TEKS HASIL EKSTRAKSI
######

2) Hubungan antara biaya
penyimpanan di gudang di satu pihak dengan biaya-biaya ekstra yang harus
dikeluarkan sebagai akibat dari kehabisan persediaan di lain pihak
Yang
merupakan biaya ekstra yang harus dikeluarkan apabila kehabisan persediaan
antara laina dalah pesanan pembelian darurat, biaya ekstra yang diperlukan
kita, kemungkinan kerugian karena adanya stagnasi produksi dan lain-lain.
Apabila
ternyata biaya-biaya ekstra yang harus dikeluarkan karena kehabisan persediaan
lebih mahal daripada biaya penyimpanannya, maka perlu adanya safety stock yang
sebaik-baiknya ialah pada tingkat di mana tambahan biaya penyimpanan adalah
sama besarnya dengan biaya ekstra karena kehabisan persediaan.

######

LISTING TUGAS INI
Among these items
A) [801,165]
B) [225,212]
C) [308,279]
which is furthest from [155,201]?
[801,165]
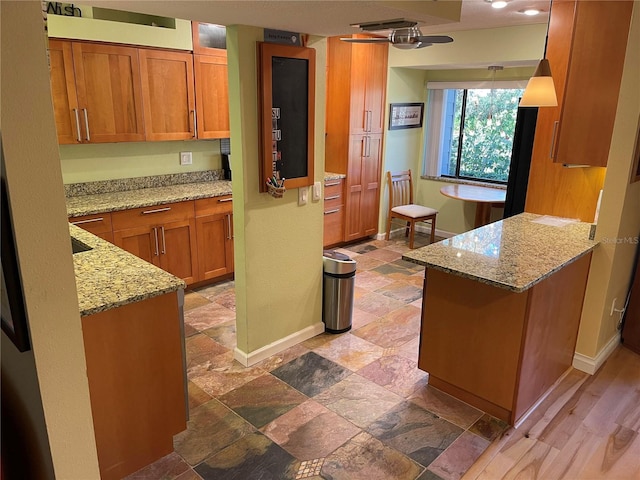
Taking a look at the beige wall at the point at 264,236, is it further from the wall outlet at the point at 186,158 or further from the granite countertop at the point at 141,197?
the wall outlet at the point at 186,158

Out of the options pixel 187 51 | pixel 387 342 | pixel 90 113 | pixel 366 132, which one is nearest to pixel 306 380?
pixel 387 342

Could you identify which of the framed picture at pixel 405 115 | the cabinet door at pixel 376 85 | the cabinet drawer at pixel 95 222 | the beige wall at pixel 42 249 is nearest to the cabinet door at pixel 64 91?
the cabinet drawer at pixel 95 222

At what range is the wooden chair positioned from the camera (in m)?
5.66

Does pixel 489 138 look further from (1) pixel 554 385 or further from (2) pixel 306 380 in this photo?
(2) pixel 306 380

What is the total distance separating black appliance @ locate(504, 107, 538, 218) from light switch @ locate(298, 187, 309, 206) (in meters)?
1.85

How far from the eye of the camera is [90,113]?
12.1 ft

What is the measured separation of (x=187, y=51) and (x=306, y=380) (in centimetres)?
291

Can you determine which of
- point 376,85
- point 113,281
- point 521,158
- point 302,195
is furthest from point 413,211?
point 113,281

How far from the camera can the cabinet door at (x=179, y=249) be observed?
13.2ft

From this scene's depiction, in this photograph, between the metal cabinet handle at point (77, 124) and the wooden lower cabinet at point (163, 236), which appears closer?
the metal cabinet handle at point (77, 124)

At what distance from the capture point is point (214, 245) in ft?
14.4

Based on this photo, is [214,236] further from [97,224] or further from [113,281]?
[113,281]

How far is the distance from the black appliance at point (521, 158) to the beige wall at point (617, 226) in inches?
36.9

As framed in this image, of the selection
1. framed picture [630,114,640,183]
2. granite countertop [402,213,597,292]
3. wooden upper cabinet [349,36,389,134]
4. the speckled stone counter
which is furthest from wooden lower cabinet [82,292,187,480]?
wooden upper cabinet [349,36,389,134]
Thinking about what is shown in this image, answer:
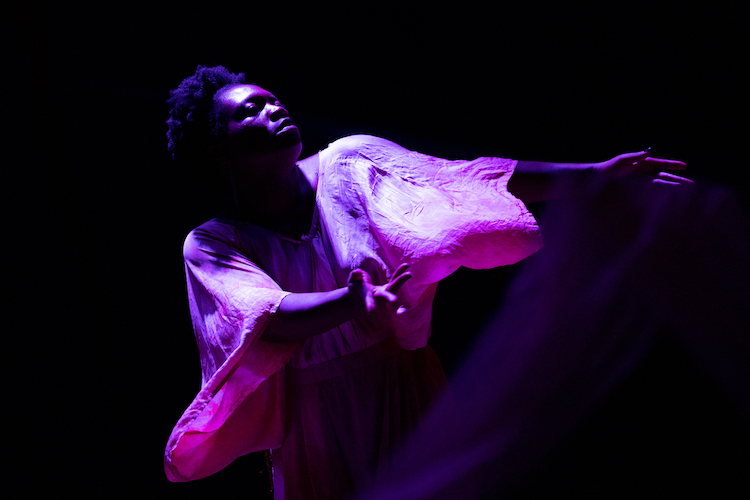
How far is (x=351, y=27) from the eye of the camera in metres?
1.53

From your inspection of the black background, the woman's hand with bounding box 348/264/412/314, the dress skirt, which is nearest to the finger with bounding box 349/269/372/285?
the woman's hand with bounding box 348/264/412/314

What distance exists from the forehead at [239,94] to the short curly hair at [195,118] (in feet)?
0.08

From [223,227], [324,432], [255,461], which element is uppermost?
[223,227]

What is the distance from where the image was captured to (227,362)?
945mm

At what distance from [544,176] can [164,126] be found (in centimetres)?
106

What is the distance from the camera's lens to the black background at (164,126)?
136 centimetres

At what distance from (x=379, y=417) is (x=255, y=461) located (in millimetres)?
842

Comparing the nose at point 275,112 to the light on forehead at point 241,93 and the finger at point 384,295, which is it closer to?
the light on forehead at point 241,93

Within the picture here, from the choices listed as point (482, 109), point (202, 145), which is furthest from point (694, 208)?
point (202, 145)

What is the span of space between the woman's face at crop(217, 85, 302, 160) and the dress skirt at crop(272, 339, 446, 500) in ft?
1.50

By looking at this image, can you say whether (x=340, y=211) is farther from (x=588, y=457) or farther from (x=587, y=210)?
(x=588, y=457)

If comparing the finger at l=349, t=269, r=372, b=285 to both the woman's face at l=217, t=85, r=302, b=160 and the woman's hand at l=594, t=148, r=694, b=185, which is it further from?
the woman's hand at l=594, t=148, r=694, b=185

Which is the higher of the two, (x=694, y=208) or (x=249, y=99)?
(x=249, y=99)

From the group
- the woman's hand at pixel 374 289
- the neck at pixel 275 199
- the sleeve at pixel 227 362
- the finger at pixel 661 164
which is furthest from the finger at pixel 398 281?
the finger at pixel 661 164
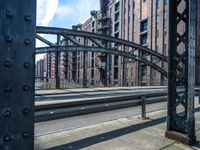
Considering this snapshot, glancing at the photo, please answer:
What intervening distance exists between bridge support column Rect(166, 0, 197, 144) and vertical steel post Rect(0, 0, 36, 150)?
13.4 ft

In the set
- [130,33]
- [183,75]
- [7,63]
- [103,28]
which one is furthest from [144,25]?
[7,63]

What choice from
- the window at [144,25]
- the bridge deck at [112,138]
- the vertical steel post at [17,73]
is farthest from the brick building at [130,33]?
the vertical steel post at [17,73]

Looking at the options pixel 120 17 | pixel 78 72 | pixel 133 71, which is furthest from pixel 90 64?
pixel 133 71

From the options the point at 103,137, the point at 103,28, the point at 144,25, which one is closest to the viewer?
the point at 103,137

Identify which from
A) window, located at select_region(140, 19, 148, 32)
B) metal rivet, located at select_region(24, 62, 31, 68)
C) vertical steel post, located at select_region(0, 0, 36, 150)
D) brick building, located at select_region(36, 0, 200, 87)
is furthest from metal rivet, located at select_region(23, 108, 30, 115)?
window, located at select_region(140, 19, 148, 32)

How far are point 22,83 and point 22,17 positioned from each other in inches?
13.7

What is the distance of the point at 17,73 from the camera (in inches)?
51.1

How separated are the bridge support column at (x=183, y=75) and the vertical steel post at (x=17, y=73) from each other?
409cm

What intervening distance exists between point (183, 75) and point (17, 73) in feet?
14.1

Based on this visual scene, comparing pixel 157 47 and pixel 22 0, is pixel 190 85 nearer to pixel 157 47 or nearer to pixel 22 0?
pixel 22 0

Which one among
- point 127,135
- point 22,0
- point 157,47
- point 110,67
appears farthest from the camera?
point 110,67

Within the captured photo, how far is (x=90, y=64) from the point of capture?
92438 millimetres

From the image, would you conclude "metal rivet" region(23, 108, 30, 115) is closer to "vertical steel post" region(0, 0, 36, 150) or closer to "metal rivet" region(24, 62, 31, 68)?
"vertical steel post" region(0, 0, 36, 150)

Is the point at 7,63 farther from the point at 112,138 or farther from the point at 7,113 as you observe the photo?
the point at 112,138
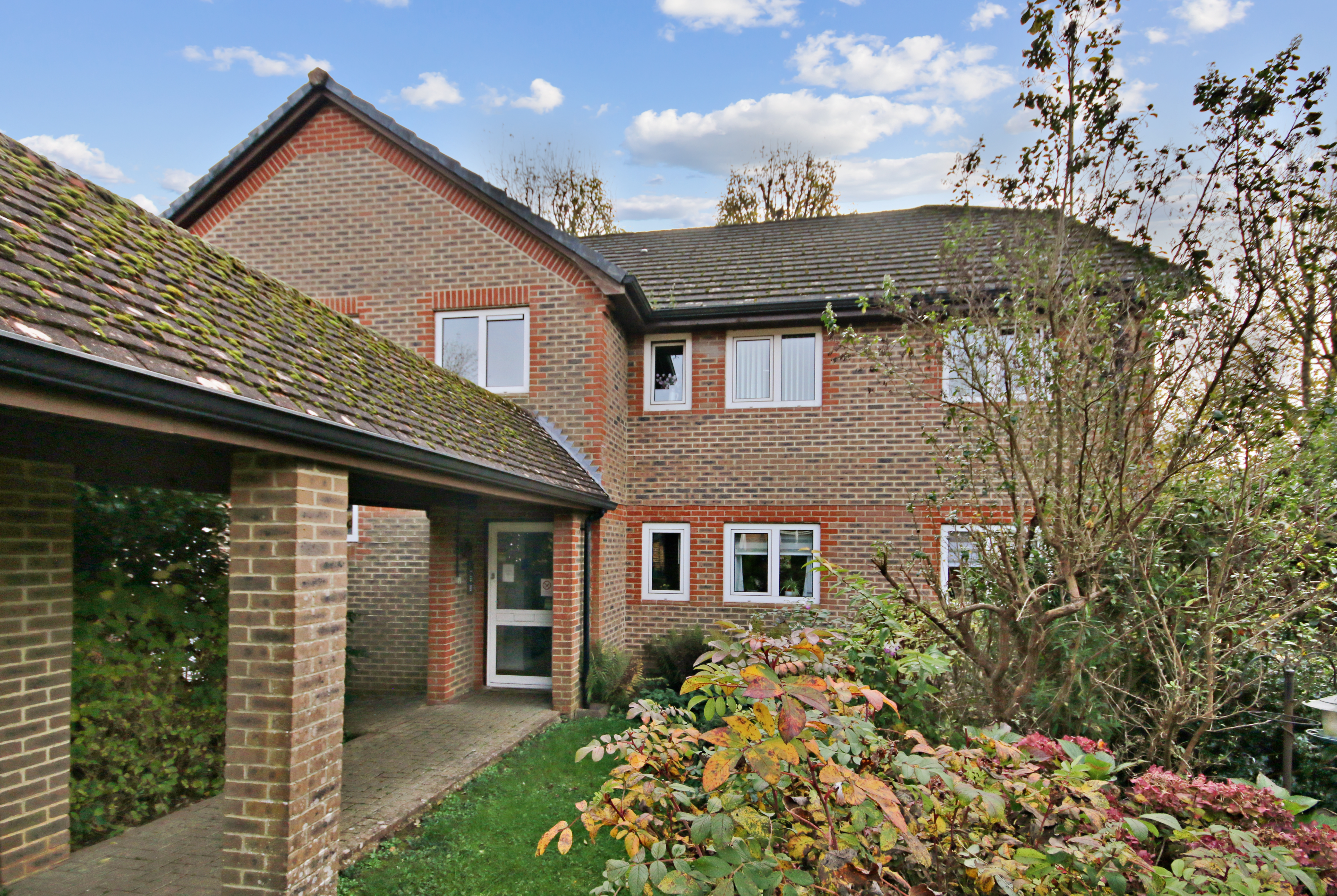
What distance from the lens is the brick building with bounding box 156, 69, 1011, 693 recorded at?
9336 mm

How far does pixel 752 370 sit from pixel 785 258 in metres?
2.53

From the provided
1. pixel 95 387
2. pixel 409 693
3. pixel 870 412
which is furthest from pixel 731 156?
pixel 95 387

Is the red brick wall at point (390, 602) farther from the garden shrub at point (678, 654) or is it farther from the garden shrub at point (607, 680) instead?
the garden shrub at point (678, 654)

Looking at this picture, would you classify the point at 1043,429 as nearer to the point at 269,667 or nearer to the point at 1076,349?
the point at 1076,349

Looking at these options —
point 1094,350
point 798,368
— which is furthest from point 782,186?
point 1094,350

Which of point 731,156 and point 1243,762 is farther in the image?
point 731,156

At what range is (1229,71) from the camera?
374 cm

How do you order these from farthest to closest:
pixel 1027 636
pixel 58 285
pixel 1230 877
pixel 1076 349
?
1. pixel 1027 636
2. pixel 1076 349
3. pixel 58 285
4. pixel 1230 877

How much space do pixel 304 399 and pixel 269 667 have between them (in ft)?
4.92

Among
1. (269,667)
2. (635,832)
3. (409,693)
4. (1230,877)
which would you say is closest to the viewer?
(1230,877)

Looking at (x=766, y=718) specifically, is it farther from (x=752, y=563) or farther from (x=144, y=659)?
(x=752, y=563)

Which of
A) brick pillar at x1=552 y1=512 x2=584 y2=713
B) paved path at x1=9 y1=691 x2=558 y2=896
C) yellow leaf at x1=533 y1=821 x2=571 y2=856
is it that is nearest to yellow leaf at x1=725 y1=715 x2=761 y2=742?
yellow leaf at x1=533 y1=821 x2=571 y2=856

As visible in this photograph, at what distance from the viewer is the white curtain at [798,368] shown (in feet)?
32.5

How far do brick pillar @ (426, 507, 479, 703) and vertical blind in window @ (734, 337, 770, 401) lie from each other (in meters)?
4.47
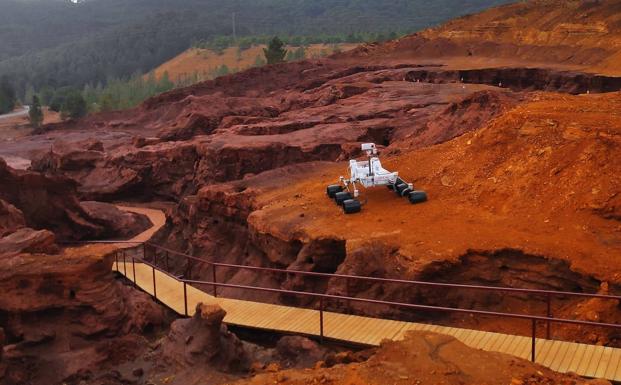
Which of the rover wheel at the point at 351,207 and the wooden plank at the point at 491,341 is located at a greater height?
the rover wheel at the point at 351,207

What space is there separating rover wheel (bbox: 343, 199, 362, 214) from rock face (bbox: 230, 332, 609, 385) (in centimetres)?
648

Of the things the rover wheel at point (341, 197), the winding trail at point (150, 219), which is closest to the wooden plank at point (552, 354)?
the rover wheel at point (341, 197)

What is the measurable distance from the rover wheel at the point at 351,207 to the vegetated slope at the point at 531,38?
27482 millimetres

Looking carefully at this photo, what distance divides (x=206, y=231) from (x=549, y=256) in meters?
11.0

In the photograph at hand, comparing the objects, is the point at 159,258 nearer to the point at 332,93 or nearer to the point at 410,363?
the point at 410,363

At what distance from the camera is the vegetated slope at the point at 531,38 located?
42.3 metres

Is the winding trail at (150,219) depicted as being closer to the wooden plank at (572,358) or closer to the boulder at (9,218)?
the boulder at (9,218)

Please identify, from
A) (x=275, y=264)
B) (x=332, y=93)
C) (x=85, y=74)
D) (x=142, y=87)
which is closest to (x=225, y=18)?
(x=85, y=74)

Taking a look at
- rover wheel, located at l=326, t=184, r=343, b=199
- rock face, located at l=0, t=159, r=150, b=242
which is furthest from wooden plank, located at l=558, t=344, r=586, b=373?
rock face, located at l=0, t=159, r=150, b=242

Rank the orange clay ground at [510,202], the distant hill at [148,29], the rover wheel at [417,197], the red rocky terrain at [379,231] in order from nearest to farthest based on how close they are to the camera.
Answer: the red rocky terrain at [379,231] → the orange clay ground at [510,202] → the rover wheel at [417,197] → the distant hill at [148,29]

######

DAFTAR TUGAS
1. Menurut teks tentang biaya persediaan, pada tingkat mana safety stock sebaiknya ditetapkan?
2. Cetak ulang tanpa perubahan bagian listing yang dimulai dengan baris berisi "At what range is (1229,71) from the camera?" dan diakhiri dengan baris berisi "4. pixel 1230 877", termasuk kedua baris tersebut.
Teks tentang biaya persediaan dan listing tidak saling berhubungan.

HASIL AKHIR
1. Pada tingkat di mana tambahan biaya penyimpanan sama besarnya dengan biaya ekstra karena kehabisan persediaan.

2.
At what range is (1229,71) from the camera?
374 cm

How do you order these from farthest to closest:
pixel 1027 636
pixel 58 285
pixel 1230 877
pixel 1076 349
?
1. pixel 1027 636
2. pixel 1076 349
3. pixel 58 285
4. pixel 1230 877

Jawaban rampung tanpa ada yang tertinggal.